---------- AUSGEWÄHLTER TEXT ----------
Detlef Röhr (M.) mag den intensiven Austausch mit den Gästen am Informationsstand der Seenotretter; links steht Pressesprecher Christian Stipeldey.

Auf den Kais in Bremerhaven und Bremen ist Detlef Röhr als Junge oft unterwegs. Immer, wenn der heute 73-Jährige dort seine Verwandten besucht und sie ihn zu den pulsierenden Umschlagsplätzen an der Weser mitnehmen. Er sieht Schiffe ein und auslaufen, sieht den Stauern zu, wie sie die Frachter be- und entladen. Er saugt alles begierig auf, nimmt seine Eindrücke mit nach Hause – und setzt in seinem Kinderzimmer irgendwann große Pötte en miniature zusammen. Auch sein segelnder Vater „ist vernarrt in die See“: Sein Ölgemälde der Viermastbark „Pamir“ zeugt noch heute davon.

Bald möchte Detlef Röhr selbst mit großen Schiffen die Weltmeere befahren. Doch seine Gesundheit lässt den großen Traum platzen – er ist nicht seediensttauglich und muss an Land bleiben. Er wird Technischer Zeichner, bildet sich fort, leitet schließlich bis zu seiner Rente als staatlich geprüfter Techniker eine Vielzahl von Projekten in der Klima- und Lüftungsbranche und sagt: „Ich hatte ein erfülltes Berufsleben.“ Dennoch verschwindet seine Sehnsucht nach der See nie. In den 1990er-Jahren „heuert“ er im Sommer einige Male auf Containerfrachtern an, reist als Passagier nach Nordeuropa. „Es war herrlich. Die sieben Tage auf dem Schiff fühlten sich wie drei oder vier Wochen Urlaub an. Meine Frau sagte immer zu mir: ‚Du bist so herrlich entspannt, wenn du wieder da bist.‘“

Die Seenotretter kommen viele Jahre davor in sein Leben, als sein Onkel ihm als Kind ein Jahrbuch in die Hand drückt. Wann genau das war, kann Detlef Röhr nicht mehr sagen. Woran er sich jedoch noch sehr präzise erinnert: Sein Interesse an den Rettungsleuten wächst mit jeder Zeile, die er liest – Modelle von Seenotrettungskreuzern mischen sich mit der Zeit unter seine anderen Schiffsnachbauten. Als Erwachsener bleibt er schließlich an einem Artikel hängen, über den die DGzRS Ehrenamtliche an Land sucht. Er will sich einbringen, überzeugt seine Frau Manuela – mit ihr ist er heute seit 51 Jahren verheiratet, sie haben zwei Kinder und drei Enkelkinder. „Für ihr Verständnis und ihre Zustimmung zu meinem Ehrenamt bin ich meiner Frau überaus dankbar. Sie hat mich immer sehr unterstützt, auch direkt bei meinen Einsätzen an Land.“ Im November 1980 meldet er sich bei der damaligen DGzRS-Geschäftsstelle in Berlin. Wenig später ist der damals 29-Jährige in seinem Kiez Neukölln und anderen Stadtteilen Kapitän von etwa einem Dutzend Sammelschiffchen. „Hier auf unserer ‚Insel‘ waren die Seenotretter nicht so bekannt, das wollte ich ändern.“

Der Berliner möchte auf Veranstaltung die Menschen möglichst als Förderer gewinnen.
---------- BEREITGESTELLTE DATEN ----------
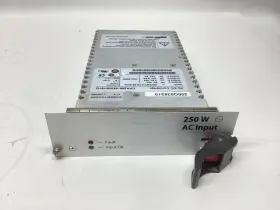 Cpa250-4530s181g Power One Cpa250 4530s181g. 250w Ac-dc Converter 100-240v Warranty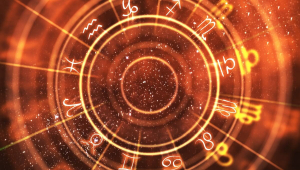 Horóscopo semanal: previsões dos signos de 06 a 12 de abril de 2026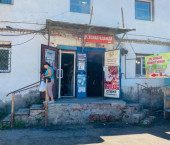 помещение 260.6 кв м ул Петровская, 66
----------
- _AUFGABENSTELLUNG_
Übertrage den Satz „Bald möchte Detlef Röhr selbst mit großen Schiffen die Weltmeere befahren.“ aus dem ausgewählten Text ins Englische.

- _ERGEBNIS_
Soon Detlef Röhr wants to sail the world's oceans on large ships himself.